Even Oates herself said the movie quote, “Succeeded in showing the experience of Norma Jeane Baker from her perspective.”In these ways, it could be similar to Greta Gerwig’s upcoming Barbie movie, exploring another icon of constructed femininity based on stereotypical standards of beauty. Like Barbie, Marilyn Monroe is a partly artificial, white, blonde idea of what women quote-unquote “should” be. And both stories have the potential to go deeper in asking what it feels like to actually be that ideal we’re told to chase.

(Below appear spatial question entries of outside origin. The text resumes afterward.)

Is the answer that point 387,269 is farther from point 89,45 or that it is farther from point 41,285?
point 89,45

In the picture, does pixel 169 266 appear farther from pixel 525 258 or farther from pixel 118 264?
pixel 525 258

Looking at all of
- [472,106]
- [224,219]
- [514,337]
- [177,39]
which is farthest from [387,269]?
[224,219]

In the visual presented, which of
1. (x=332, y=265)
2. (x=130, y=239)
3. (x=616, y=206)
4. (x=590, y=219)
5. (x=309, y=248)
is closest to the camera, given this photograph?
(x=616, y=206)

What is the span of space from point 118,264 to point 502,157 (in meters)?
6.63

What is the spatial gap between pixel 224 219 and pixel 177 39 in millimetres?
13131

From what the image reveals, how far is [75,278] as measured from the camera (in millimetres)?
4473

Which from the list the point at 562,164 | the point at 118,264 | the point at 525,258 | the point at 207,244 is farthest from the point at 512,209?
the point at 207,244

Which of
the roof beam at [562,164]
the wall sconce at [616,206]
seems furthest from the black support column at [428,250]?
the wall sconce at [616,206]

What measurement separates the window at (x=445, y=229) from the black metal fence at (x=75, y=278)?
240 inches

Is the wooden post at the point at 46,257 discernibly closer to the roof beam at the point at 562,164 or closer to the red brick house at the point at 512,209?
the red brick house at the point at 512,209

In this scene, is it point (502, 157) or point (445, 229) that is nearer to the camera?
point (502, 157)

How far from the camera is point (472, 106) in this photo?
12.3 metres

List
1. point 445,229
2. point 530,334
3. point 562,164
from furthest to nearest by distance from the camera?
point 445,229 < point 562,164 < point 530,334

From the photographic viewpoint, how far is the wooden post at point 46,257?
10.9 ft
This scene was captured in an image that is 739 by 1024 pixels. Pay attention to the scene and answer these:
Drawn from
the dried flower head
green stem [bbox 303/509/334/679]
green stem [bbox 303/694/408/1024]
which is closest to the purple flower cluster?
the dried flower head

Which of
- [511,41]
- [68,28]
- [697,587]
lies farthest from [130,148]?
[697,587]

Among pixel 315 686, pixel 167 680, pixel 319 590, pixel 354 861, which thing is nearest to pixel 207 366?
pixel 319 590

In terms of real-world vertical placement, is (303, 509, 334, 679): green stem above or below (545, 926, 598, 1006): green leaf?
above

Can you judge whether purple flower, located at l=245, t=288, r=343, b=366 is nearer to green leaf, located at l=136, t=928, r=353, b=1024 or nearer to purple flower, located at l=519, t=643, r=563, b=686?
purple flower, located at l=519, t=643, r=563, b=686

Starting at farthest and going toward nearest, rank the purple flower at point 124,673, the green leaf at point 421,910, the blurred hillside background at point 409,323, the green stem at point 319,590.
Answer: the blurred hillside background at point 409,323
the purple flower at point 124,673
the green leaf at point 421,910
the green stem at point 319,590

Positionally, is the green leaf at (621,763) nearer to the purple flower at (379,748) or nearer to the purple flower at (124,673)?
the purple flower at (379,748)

Constructing Celebrity Femininity Then and Now
So what’s the best modern parallel to Marilyn Monroe? Surprisingly enough, it’s probably reality TV. Some of our most popular reality shows are about getting a peek “behind” the curtain of celebrity femininity. The ideal femininity embodied by the Kardashian family or Real Housewives is something that we constantly see being constructed both by the women themselves and by the cameras and crew. In fact, Kim’s whole career has been about constructing her body according to modern standards of femininity while simultaneously shaping those standards–all the way back to her very first appearance on Keeping Up With The Kardashians.
There’s something inherently contradictory here–we’re compelled to try to understand these celebrities while knowing we never can truly get inside their experience. But perhaps this attempt to search for more depth is the point. Emma Cooper, director of the documentary The Mystery of Marilyn Monroe: The Unheard Tapes, told The Guardian quote, “To me, Marilyn had always been a bit one-dimensional. By the end of this process, she’d become a much more real person to me, with more modernity as a woman than I’d ever seen in her.”
Will Blonde be able to actually depict the reality of being Marilyn Monroe? No—that would be impossible. But there is value in updating longstanding ideas of mythic, perfect femininity, taking them from the 1950s and 60s and moving them to an era where our understanding focuses more on interiority. Even if we can never understand Marilyn Monroe, she can remain a mirror for understanding the ideas she represented—and thanks to these deeper portrayals, people will keep trying to understand her for years to come.
“We position ourselves in the world like actors. And we’re presenting a persona to the world, and some people have no idea what the reality is.”